Given the suffocating reality of capitalism, it is costly to be a poet or an artist or what have you. Most artists don’t live off their art, even if they are encouraged to achieve this apparently lofty height. It is held out as a vague promise to those who most work at their art. But poetry that becomes work ceases to be poetry. This is what it means to let the prose of this world dominate. Whether you want to or not, one is forced to become a brand, become a means of selling oneself. Whether for poetry or the prose of paying the rent.

We must learn again how to bite the hands that feed. Surely our own, most of the time, in slapstick fashion. And no doubt those awfully tasty hands of the state, with all its lovely, lovely moneys, is a tempting snack. The main problem here is that there is usually a catch. For instance, the funding that the Poetic City festival gains from the ACT government translates into the latter using the former for propaganda purposes: come to Canberra CBR and consume our fine cultures and foods

fig. 6. ‘No poetry for the enemies of poetry’, antyphayes & Frank Hampson, 2021.
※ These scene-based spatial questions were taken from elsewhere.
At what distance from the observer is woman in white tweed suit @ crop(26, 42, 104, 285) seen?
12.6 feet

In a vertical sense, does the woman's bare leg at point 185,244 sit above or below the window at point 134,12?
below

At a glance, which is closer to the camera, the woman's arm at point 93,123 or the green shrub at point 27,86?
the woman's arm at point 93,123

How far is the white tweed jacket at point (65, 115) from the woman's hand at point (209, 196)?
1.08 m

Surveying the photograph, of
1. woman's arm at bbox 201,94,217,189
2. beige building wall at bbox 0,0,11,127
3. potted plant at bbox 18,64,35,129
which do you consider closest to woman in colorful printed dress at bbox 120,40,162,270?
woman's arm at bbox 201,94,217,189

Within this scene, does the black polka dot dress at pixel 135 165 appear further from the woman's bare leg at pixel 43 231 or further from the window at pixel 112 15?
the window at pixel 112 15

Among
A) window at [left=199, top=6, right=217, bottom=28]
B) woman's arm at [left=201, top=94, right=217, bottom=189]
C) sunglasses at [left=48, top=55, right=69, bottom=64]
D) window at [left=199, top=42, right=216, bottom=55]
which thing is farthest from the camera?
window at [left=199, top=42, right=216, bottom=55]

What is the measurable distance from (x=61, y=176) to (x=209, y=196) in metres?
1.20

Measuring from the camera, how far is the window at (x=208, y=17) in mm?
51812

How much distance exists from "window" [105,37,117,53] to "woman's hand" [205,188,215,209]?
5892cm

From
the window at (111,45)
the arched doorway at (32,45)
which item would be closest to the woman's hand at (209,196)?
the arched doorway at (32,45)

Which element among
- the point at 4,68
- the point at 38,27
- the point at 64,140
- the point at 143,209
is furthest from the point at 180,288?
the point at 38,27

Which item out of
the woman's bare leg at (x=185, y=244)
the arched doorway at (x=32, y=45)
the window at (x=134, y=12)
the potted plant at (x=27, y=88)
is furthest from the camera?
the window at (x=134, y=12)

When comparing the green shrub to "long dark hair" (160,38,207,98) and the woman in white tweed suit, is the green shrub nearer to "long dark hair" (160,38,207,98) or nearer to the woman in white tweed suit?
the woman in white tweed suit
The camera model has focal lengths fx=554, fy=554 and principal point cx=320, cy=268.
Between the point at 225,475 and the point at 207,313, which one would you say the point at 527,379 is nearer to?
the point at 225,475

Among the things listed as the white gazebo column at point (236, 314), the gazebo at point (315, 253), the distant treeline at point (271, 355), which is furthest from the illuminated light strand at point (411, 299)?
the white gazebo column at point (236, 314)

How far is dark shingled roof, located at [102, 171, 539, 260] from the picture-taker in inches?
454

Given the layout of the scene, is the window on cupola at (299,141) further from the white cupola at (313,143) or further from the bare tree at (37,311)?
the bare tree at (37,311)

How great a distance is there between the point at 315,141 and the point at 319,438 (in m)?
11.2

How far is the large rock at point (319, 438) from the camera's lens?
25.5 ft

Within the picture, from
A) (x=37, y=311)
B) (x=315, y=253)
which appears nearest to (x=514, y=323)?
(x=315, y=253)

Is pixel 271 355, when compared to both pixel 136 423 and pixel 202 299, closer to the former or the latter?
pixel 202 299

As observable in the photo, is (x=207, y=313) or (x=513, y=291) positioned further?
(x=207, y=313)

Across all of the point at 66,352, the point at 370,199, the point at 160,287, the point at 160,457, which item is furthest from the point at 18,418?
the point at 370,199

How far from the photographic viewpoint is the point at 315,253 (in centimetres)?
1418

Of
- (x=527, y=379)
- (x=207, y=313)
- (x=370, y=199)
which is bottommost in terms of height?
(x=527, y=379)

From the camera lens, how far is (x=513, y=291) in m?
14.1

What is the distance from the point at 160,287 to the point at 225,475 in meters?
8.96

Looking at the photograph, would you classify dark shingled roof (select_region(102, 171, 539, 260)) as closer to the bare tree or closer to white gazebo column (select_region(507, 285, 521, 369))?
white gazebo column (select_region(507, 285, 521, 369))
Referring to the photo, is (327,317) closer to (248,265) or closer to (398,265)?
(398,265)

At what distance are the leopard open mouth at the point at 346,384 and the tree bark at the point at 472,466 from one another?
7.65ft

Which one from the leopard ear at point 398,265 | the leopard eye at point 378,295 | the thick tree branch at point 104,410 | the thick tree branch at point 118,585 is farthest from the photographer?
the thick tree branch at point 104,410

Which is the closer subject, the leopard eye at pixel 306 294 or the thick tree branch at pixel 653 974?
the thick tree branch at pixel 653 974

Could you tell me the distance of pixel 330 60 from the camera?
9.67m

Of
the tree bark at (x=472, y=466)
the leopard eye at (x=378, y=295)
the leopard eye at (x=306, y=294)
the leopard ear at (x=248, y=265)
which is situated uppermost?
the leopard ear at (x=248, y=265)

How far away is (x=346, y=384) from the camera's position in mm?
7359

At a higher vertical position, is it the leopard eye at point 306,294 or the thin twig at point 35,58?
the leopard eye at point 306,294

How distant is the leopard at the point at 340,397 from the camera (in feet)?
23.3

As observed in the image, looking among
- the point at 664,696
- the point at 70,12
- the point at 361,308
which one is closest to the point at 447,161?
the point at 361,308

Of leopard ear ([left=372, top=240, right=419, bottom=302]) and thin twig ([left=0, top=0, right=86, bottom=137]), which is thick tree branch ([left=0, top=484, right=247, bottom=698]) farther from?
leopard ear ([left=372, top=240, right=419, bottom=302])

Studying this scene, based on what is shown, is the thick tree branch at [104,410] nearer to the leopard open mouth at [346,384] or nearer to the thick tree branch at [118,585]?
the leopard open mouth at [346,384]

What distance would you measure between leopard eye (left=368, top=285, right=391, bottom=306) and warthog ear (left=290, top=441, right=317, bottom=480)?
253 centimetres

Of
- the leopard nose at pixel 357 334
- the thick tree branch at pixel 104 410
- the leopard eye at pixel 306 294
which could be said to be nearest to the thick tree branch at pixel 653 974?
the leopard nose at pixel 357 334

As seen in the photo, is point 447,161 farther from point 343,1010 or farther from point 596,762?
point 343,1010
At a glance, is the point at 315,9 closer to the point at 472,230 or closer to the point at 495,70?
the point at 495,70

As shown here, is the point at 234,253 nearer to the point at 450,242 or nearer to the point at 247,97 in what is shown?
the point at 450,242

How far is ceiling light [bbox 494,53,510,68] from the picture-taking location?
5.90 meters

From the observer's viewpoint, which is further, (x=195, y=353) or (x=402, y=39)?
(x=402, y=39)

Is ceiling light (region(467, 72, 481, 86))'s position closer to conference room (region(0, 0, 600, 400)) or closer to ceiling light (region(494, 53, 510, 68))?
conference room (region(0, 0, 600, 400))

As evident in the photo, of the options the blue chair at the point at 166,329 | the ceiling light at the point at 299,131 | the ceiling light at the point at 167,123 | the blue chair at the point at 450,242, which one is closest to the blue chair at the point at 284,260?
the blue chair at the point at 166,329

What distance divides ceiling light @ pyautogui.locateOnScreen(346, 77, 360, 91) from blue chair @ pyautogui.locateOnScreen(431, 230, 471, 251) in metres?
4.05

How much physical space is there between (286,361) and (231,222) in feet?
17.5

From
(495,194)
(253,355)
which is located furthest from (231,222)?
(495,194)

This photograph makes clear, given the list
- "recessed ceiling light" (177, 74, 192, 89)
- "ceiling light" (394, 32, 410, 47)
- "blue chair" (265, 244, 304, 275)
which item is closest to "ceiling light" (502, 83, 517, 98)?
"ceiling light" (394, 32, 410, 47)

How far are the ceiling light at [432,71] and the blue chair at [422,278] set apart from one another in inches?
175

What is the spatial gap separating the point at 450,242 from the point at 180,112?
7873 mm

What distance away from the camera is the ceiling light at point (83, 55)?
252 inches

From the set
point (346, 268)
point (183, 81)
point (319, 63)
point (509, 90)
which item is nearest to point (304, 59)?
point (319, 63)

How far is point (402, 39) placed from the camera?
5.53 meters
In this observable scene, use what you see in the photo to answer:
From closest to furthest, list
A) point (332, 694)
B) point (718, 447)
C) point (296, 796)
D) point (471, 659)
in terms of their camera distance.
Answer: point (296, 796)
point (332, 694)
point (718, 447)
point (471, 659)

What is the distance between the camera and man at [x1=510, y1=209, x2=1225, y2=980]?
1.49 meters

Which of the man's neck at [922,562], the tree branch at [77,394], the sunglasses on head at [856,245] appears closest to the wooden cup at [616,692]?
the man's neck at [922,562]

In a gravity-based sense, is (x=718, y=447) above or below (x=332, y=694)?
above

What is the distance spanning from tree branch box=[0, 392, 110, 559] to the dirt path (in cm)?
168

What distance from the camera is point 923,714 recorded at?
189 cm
Today, the vast rift between the obscenely wealthy and all the rest of us who make their wealth has once again become plain to see. This time, though, the world is burning, and we wonder if we have left things too late. What’s more, no one seriously denies that it was capitalism set free across the planet that has brought us to this point.

A poetic city will only be made once we accept that we must take aim at the prose of this world, which is to say capital, capitalism, climate change and all of its other pointlessly destructive avatars. We must refuse the prosaic reality of the city, not daub it with paint and call it poetry. The project of a poetic city is still underway, inscribed in the shadows and byways of the prose of this world. Now is the time to make the implicit, explicit.

The poetic city remains to be built.

Artists, poets, philosophers! One more effort, like a spider spinning in the moon light.